For the past 20 years I have lived off and on in Washington State, backpacking in the Cascade Mountains. I get out regularly on day hikes and multi-day trips and usually try to include a good off trail scramble. During the winter I get out snowshoeing at every opportunity. I also enjoy glacier climbing, summiting prominent peaks like Mt. Rainier (14K ft/4K m) and Mt. Baker (10K ft/3K m). My pack weight will range from 15 - 50 lbs (7 - 23 kg) depending on the season and the length and type of trip.



Manufacturer: LOKI
Year of Manufacture: 2009
Manufacturer's Website:
MSRP: US$ 20.00
Listed Weight: 2.5 oz (71 g)
Measured Weight: 2.4 oz (68 g)
Material: 98% Polyester, 2% Elastic
Color: Black
Size: One size fits all


The LOKI Liner Hat has been especially designed so that it may be worn as a hat, vented hat, mask, open mask, neck gaiter or a raised gaiter. It came attached to a colorful cardboard merchandise tag. The liner material felt very light in weight, lighter than I was expecting. The material felt soft and supple to the touch. It has a nice bit of give and stretch. The stitching is straight and tight. There were some long thread ends extending from the seams inside the hood. Otherwise I didn't see anyother loose threads. A nylon webbing draw cord the runs horizontally around the middle of the Liner Hat, which is snugged up by means of a plastic spring toggle. There is a good looking embroidered white LOKI logo on the front of the Liner Hat.


The cardboard merchandise tag provided clear text instructions and drawings of the different configurations possible with this hat. It also included an interesting note that LOKI is named for the Scandinavian god of mischief who could change his shape to suit his needs.


Loki as a Hat
Loki as a Hat

The Liner Hat fit easily over my head. I tried it out first as the mask. The material was comfortable against my skin. It fit close to the top of my head, cheeks and chin. The draw cord enabled me to snug it up nicely. Next I pulled it down as a neck gaiter. In this configuration it felt a bit loose and floppy. I then took the Liner Hat off, stuffed the hood inside, cinched up the draw cord, and tried it out as a hat. It was snug around my head and covered my ears well. I could feel the bunched up hood material on the top of my head inside the hat. But this was not uncomfortable because of the ample size of the Liner Hat. Overall I liked the way it felt as a hat.

Loki as a Mask
Loki as a Mask

Loki as a Neck Gaiter
Loki as a Neck Gaiter


The LOKI Liner Hat is very different from any hat I have owned. It is designed well and looks to be very versitile as a hat, mask or neck gaiter. The Liner Hat is made of very lightweight material, so I'm interested to see how warm I stay in cold, windy weather. As a hat, the bunched up hood is quite a lump of fabric. It doesn't seem to be a problem when worn as just a hat. But I'm going to be checking it out to see how I well like it when wearing a climbing helmet over the Liner Hat in this configuration.

> _EXTRACTED INFORMATION_:

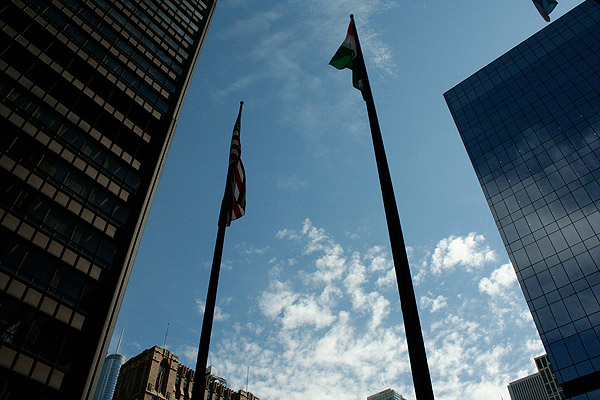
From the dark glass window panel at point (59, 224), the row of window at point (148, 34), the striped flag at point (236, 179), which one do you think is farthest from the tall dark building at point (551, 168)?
the dark glass window panel at point (59, 224)

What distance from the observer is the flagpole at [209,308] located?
10188 mm

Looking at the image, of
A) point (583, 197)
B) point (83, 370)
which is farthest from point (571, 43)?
point (83, 370)

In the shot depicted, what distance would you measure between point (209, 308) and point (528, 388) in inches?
8565

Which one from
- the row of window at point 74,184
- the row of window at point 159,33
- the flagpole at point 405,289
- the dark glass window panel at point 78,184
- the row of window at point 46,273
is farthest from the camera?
the row of window at point 159,33

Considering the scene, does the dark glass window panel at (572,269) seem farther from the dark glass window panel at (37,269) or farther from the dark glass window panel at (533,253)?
the dark glass window panel at (37,269)

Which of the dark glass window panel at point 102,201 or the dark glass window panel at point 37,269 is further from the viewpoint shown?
the dark glass window panel at point 102,201

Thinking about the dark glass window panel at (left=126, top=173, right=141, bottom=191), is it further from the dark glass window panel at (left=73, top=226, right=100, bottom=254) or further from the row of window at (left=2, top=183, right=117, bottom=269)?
the dark glass window panel at (left=73, top=226, right=100, bottom=254)

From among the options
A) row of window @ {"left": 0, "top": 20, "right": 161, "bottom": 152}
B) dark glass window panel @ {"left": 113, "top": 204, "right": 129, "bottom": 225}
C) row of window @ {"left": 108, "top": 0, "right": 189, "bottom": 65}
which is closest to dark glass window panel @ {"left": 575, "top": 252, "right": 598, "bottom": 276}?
row of window @ {"left": 0, "top": 20, "right": 161, "bottom": 152}

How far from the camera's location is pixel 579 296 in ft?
195

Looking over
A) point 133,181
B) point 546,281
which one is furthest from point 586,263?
point 133,181

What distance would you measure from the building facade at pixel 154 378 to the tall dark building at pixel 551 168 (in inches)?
1890

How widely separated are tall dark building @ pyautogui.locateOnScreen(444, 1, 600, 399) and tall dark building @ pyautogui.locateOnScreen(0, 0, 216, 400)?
182ft

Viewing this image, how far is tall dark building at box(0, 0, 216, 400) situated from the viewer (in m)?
24.1

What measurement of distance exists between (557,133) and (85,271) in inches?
3015
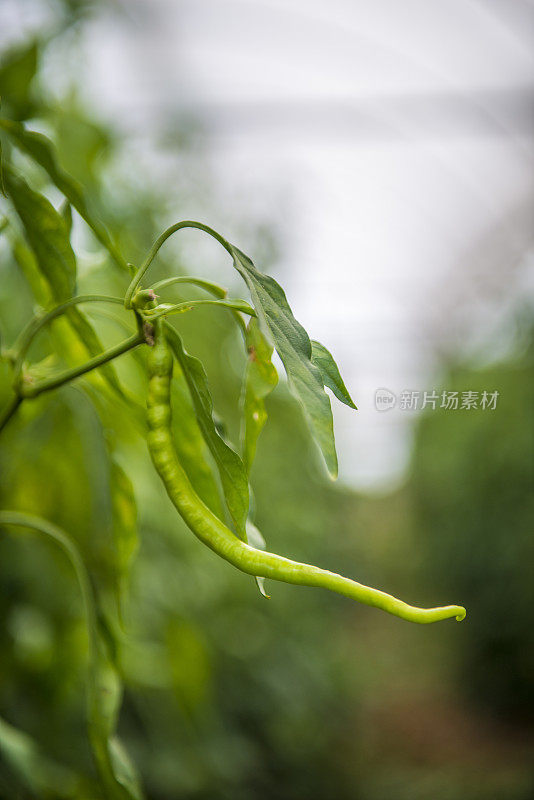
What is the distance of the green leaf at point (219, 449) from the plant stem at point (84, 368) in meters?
0.02

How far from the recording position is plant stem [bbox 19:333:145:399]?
35 cm

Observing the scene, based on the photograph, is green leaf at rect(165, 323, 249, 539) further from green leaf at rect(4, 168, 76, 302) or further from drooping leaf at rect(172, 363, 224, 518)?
green leaf at rect(4, 168, 76, 302)

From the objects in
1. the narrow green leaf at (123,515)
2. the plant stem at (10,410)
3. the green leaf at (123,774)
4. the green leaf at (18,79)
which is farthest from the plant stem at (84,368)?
the green leaf at (18,79)

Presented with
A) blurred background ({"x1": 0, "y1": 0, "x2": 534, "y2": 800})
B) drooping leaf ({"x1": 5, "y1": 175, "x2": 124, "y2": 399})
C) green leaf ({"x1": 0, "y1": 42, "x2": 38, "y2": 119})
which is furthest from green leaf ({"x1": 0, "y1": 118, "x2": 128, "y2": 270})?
green leaf ({"x1": 0, "y1": 42, "x2": 38, "y2": 119})

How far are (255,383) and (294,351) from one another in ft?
0.18

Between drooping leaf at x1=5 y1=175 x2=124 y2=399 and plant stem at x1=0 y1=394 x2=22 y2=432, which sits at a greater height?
drooping leaf at x1=5 y1=175 x2=124 y2=399

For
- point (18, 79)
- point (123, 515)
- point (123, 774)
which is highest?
point (18, 79)

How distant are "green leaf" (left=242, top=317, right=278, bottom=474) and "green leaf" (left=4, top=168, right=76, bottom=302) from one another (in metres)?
0.15

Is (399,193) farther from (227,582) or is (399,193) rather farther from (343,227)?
(227,582)

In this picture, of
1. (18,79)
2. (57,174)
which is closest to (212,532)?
(57,174)

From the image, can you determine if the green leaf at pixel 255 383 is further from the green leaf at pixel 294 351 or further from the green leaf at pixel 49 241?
the green leaf at pixel 49 241

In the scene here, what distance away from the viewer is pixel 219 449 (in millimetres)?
359

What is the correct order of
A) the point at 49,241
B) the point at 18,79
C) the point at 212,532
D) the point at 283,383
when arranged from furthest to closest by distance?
the point at 283,383
the point at 18,79
the point at 49,241
the point at 212,532

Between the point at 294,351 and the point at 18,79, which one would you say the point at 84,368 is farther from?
the point at 18,79
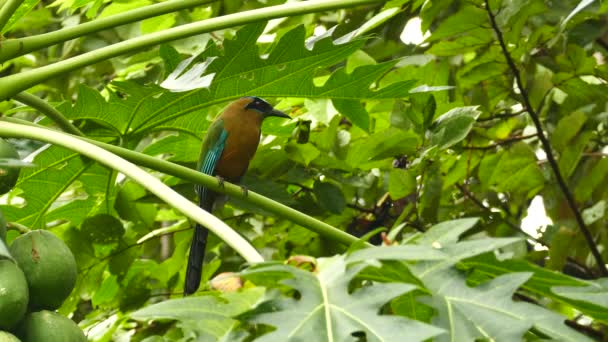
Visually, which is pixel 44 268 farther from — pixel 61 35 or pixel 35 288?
pixel 61 35

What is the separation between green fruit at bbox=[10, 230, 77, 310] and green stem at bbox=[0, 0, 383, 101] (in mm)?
316

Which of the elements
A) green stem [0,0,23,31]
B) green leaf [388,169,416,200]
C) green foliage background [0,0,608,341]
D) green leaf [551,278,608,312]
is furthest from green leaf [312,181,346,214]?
green leaf [551,278,608,312]

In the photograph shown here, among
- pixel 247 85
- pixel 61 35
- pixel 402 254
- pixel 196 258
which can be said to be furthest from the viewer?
pixel 196 258

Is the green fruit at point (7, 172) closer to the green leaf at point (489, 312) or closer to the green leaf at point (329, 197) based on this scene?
the green leaf at point (489, 312)

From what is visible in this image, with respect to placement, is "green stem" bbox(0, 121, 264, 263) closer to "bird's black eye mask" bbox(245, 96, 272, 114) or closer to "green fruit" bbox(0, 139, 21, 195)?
"green fruit" bbox(0, 139, 21, 195)

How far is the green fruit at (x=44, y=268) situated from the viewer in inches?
56.1

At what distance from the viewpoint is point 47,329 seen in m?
1.35

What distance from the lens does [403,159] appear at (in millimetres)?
2637

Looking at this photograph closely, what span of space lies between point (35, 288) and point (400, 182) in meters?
1.21

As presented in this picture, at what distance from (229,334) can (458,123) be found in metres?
Answer: 1.27

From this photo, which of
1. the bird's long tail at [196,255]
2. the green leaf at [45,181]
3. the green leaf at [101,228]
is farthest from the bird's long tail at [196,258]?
the green leaf at [45,181]

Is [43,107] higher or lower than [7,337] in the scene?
higher

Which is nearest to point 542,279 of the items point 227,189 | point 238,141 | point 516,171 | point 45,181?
point 227,189

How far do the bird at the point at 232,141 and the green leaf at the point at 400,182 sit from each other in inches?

> _TASK INSTRUCTIONS_:
1. In the review of the LOKI Liner Hat, rewrite the paragraph that begins "The Liner Hat fit easily over my head" as a short list that keeps its main facts.
2. According to the review of the LOKI Liner Hat, why was the bunched hood material on top of the reviewer's head not uncomfortable when the item was worn as a hat?
3. Write the next part of the review of the LOKI Liner Hat, starting after its final sentence.

> _ANSWER LIST_:
1.
- The Liner Hat fit easily over the reviewer's head.
- As a mask, it felt comfortable against the skin and fit close to the top of the head, cheeks and chin, and the draw cord snugged it up nicely.
- As a neck gaiter, it felt a bit loose and floppy.
- As a hat, with the hood stuffed inside and the draw cord cinched, it was snug and covered the ears well.
- The bunched hood material could be felt on top of the head but was not uncomfortable.
- Overall, the reviewer liked how it felt as a hat.

2. The review says the bunched hood material was not uncomfortable because the Liner Hat is amply sized.

3.
This concludes my Initial Report on the LOKI Liner Hat. Check back in about 2 months for my Field Report.

Thanks to LOKI and for the opportunity to test the Liner Hat



I used the Loki Liner Hat on 3 day trips and 3 overnight trips during this phase of testing. Testing took place in the Cascade and Olympic Mountains of Washington State. Trips were a mixed bag of snowshoeing, climbing, hiking and camping.

The first few trips were out in snow. But as trails start to melt out I was able to actually get on some bare dirt trails. My climbs were a mix, starting on bare dirt and then getting up into the snow. Elevation during testing ranged from 500 to 6,500 ft (152 to 2,000 m).

During testing I encountered temperatures as low as 20 F (-7 C) and as high as 60 F (16 C). Conditions ranged from snowy days with limited visibility, to partly cloudy, to full out sun. Winds for most trips were light, with the exception of one day trip with brisk winds of 20 mph (32 km/h) at the top of the peak. On that day the combined wind and temperature brought the windchill to 15 F (-9C) which was the coldest condition I encountered during testing.


During testing I used the Loki while on the trail, when climbing, in camp and when sleeping. The Loki is light weight, packs well, fitting easily into my pack or jacket pocket. The material had a nice feel against my skin. The stretchy nature of the material enabled me to take it on and off as well as convert to different configurations easily. Also the Loki kept its shape and did not get stretched out as of the end of this phase of testing. The Loki kept me warm for nearly every condition I encountered during testing.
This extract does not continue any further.